Ich hab zum Glück noch nie schlechte Erfahrungen bei solchen Absprachen gehabt, derjenige würde das auf unserem Server auch kein zweitesmal mehr machen. Mach einfach ein Ticket auf, meide aber Aussagen im allg. Channel wie "MisterX ist ein Betrüger", der Schuss könnte nach hinten losgehen.

Warte mit dem Ticket auch ein paar Minuten, DC's sind heutzutage nicht selten und kommen gern zu absolut unpassenden Gelegenheiten. In so einem Fall zwar unwahrscheinlich aber nicht unmöglich.

Betrüger gibt es in WoW genauso wie in Ebay, zum Glück sind sie aber weit in der Minderzahl und letztlich wird sich das für die auch nicht auszahlen.


----------



## anachron101 (26. Juli 2009)

Da ich als Verzauberer ein bisschen Ahnung habe was wo rauskommt wenn man Items entzaubert, rechne ich IMMER nach, wenn ich
fuer einen meine Twinks etwas entzaubern lasse, selbst wenn es einer aus der Gilde ist, denn leider ist man nicht wirklich sicher
vor Leuten die angeben kein TG zu wollen, sich stattdessen aber einen Teil der Mats nehmen.


----------



## Dexron (27. Juli 2009)

anachron101 schrieb:


> Da ich als Verzauberer ein bisschen Ahnung habe was wo rauskommt wenn man Items entzaubert, rechne ich IMMER nach, wenn ich
> fuer einen meine Twinks etwas entzaubern lasse, selbst wenn es einer aus der Gilde ist, denn leider ist man nicht wirklich sicher
> vor Leuten die angeben kein TG zu wollen, sich stattdessen aber einen Teil der Mats nehmen.




ähm.... beim entzaubern können aber wahlweise unterschiedliche mengen entstehen (schleierstaub z.b.)
wenn du nicht gerade neben ihm stehst und in gruppe bist, wirst du es nie erfahren wieviel mats da gerade heraus gekommen sind.

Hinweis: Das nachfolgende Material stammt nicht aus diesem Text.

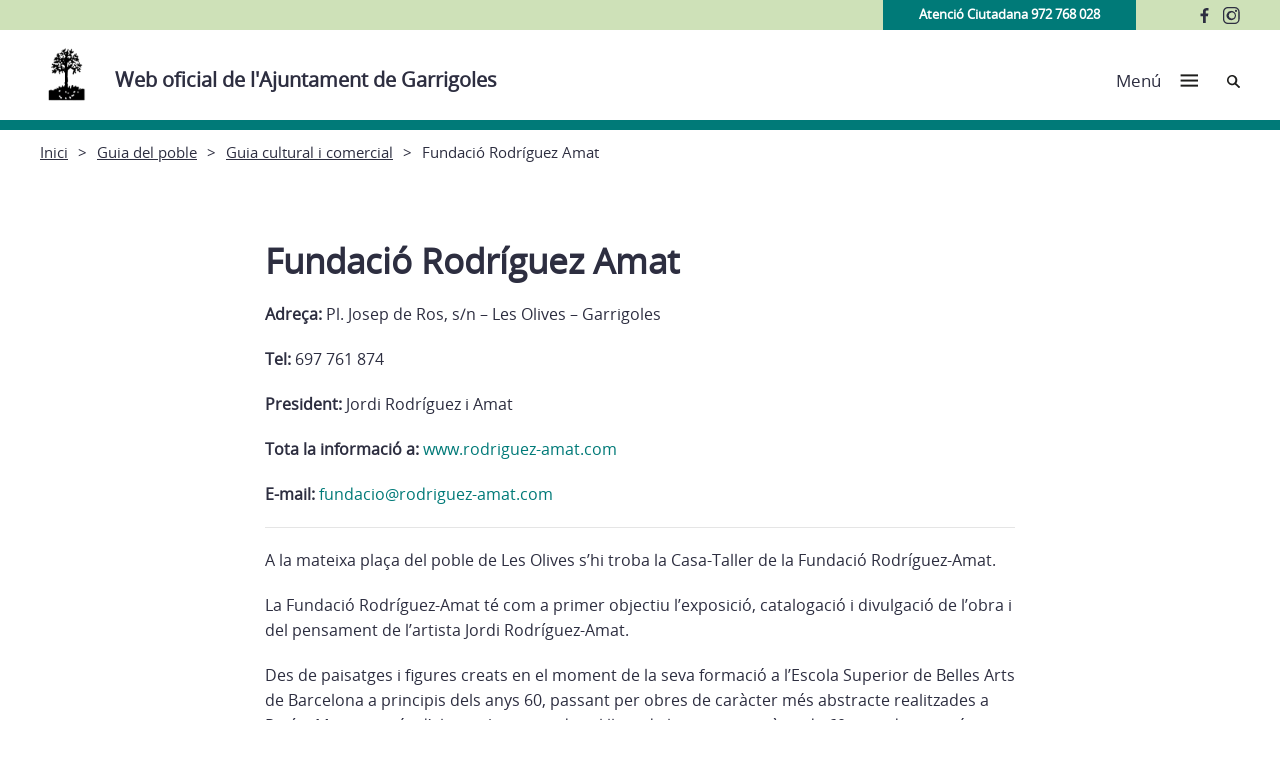

--- FILE ---
content_type: text/css
request_url: https://garrigoles.cat/wp-content/themes/ajuntaments_ddgi_2022/dist/assets/css/print.css
body_size: 1033
content:
aside,
nav,
form,
iframe,
video,
audio,
object,
embed,
.menu {
  display: none !important; }

* {
  display: block;
  width: 100%; }

img {
  max-width: 500px; }

main::after {
  content: "Copyright site.com";
  display: block;
  text-align: center; }

/* not running in safari */
@page {
  margin: 2cm; }

/*# sourceMappingURL=[data-uri] */

/*# sourceMappingURL=print.css.map */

auf der anderen seite hab ich es nicht nötig mir fremde mats einzuheimsen, zumal ich für gildenfremde leute eh nix entzaubere.
gildenintern werden mir die mats zu geschickt oder in ein gesondertes bankfach gelegt und die mats stehen dann nach kurzer zeit auch wieder der gilde zu.


----------



## Kampftrinker2909 (28. Juli 2009)

noch besser sind die vz die im handelschannel sagen hier vz, du läuft los weil du ja ne vz brauchst , handels ihn an gibst die mats ab und sagst ihm welche vz du haben willst , dann kommt ein whisper mit 100 g tg oder ich vz es nicht und behalte die mats , hab es selber erlebet die mats waren ca 200 g wert is echt assi sowas..

drecks betrüger pack


----------



## Dagonzo (28. Juli 2009)

Tja selbst Schuld wenn man es nicht vorher abklärt. Wenn er dann dennoch schreibt das er mehr will als vorher ausgemacht wurde, kann man immer noch den GM kontakten, da er geschriebenes nachvollziehen kann und dann auch entsprechend handeln. Das ist aus meiner Gilde auch mal jemanden passiert. Er hat die Mats wiederbekommen und der VZ bekam eine 3-Tage Sperre.


----------



## anachron101 (29. Juli 2009)

@Dexron: Es gibt aber bestimmte Dinge die rauskommen muessen (und Mengen)
@Kampftrinker: Auf der Strasse wuerdest du auch keinem einfach Geld geben weil er dir eine Dienstleistung verspricht

Bei richtigen Betruegern: GM einschalten.


----------



## Fhebral (4. September 2009)

Ich bin mit meinem Twink verzauberer und habe alle Rezpte ausser die aus Ulduar =)  

Ich ertrinke schier an mats weil ich Zwei Freunde habe für die ich mitverzaubere und die mir dafür alle Greenies oder nicht gebrauchte blues lassen, sowie die Splitter und Kristalle die sie in Instanzen gewinnen. Dafür kriegen sie alle ihre Verzauberungen und wir fahren dabei eigtl alle gut.  Kristalle hole ich mir vorwiegend über Naxx 25 randomraids die ich aufmache. Verzaubern für Fremde tue ich sehr selten, verdiene da zwar nix mit ist aber auch nurn Twink *g* Hab nur zum skillen immer wieder angeboten. Seh ich grad was von "Verz gesucht" dann freilich meldich mich. TG zwischen 10 und 50 gold krieg ich als =)


----------



## Tifuz (4. September 2009)

Fhebral schrieb:


> Ich bin mit meinem Twink verzauberer und habe alle Rezpte ausser die aus Ulduar =)
> 
> Ich ertrinke schier an mats weil ich Zwei Freunde habe für die ich mitverzaubere und die mir dafür alle Greenies oder nicht gebrauchte blues lassen, sowie die Splitter und Kristalle die sie in Instanzen gewinnen. Dafür kriegen sie alle ihre Verzauberungen und wir fahren dabei eigtl alle gut.  Kristalle hole ich mir vorwiegend über Naxx 25 randomraids die ich aufmache. Verzaubern für Fremde tue ich sehr selten, verdiene da zwar nix mit ist aber auch nurn Twink *g* Hab nur zum skillen immer wieder angeboten. Seh ich grad was von "Verz gesucht" dann freilich meldich mich. TG zwischen 10 und 50 gold krieg ich als =)



Das ist ja sehr schoen, allerdings hat das garnichts mit dem Thema zu tun.
BTT: GM einschalten bringt definitiv was, genauso wie bei Gildenbankraub, etc. Etwas Geduld und vorallem Nett sollte man zum GM schon sein.


----------